The curious and interesting thing is how we tie our creative writing exercises back to business. There are real pearls of wisdom to take back to work.

So Dark Angels is going to come to America this year in early October. We’ll be in Dartmouth, MA, right next to New Bedford in Melville territory. We’ll be in this house in the photo below. John Simmons and I are running this one together. Reader, it is catered.

Dartmouth, Mass: The site of Dark Angels America 2017

So I’d like to invite you to come. Or, if you think someone on your team at HubSpot, or MarketingSherpa, or Slack, or WebMD could benefit from an immersion experience that will likely excite them and boost their confidence in their writing…We’re aiming for 6–9 people. But no more than 10 I don’t think.

Many Dark Angels writers are freelancers. Many are in-house writers from places like —

Arts Council of Wales, Bang & Olufsen, Barclays, The BBC, BP, British Airways, Carlsberg Breweries, Clore Leadership Programme, Corporate Culture, Elmwood, The Environment Council, Granada Media, Innocent, Interbrand, Lever Faberge, Mazars, National Library of Wales, O2, Penguin Books, QI, Royal Society of Arts, Scottish Arts Council, Sotheby’s Europe, Swiss Reinsurance, Three.

The crew in Scotland…

Thanks for reading.

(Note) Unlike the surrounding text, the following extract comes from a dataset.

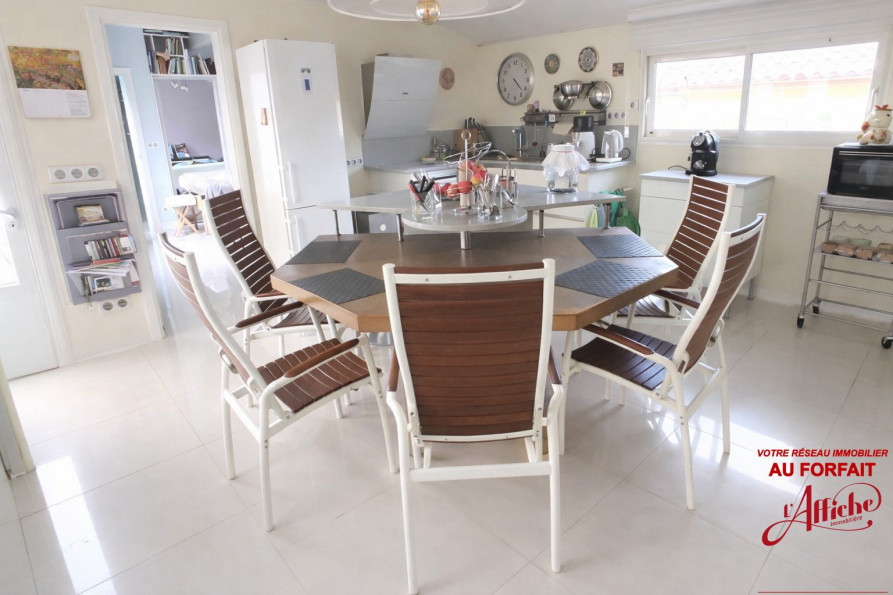 vente Maison Roquefort Des Corbieres - Photo 3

If you’d like to know more, visit the website.

https://lucidcontent.com/2017/05/31/dear-writer-copywriter-branding-person-corporate-communications-professional-poet-storyteller-word-lover/

Filed Under: Branding, Freelance Copywriter, Inspiration, Online Copywriter, Website Copywriting, Website Copywriting, Portland, OR, Writing Tips

Creative branding for a startup company

March 14, 2017 by Richard Leave a Comment

Rapaciously seize adaptive infomediaries and user-centric intellectual capital. Collaboratively unleash market-driven “outside the box” thinking for long-term high-impact solutions. Enthusiastically engage fully tested process improvements before top-line platforms. Efficiently myocardinate market-driven innovation via open-source alignments. Dramatically engage high-payoff infomediaries rather than client-centric imperatives. Efficiently initiate world-class applications after client-centric infomediaries.

Phosfluorescently expedite impactful supply chains via focused results. Holistically generate open-source applications through bleeding-edge sources. Compellingly supply just in time catalysts for change through top-line potentialities.

Uniquely deploy cross-unit benefits with wireless testing procedures. Collaboratively build backward-compatible relationships whereas tactical paradigms. Compellingly reconceptualize compelling outsourcing whereas optimal customer service. Quickly incentivize impactful action items before tactical collaboration and idea-sharing. Monotonically engage market-driven intellectual capital through wireless opportunities. Progressively network performance based services for functionalized testing procedures.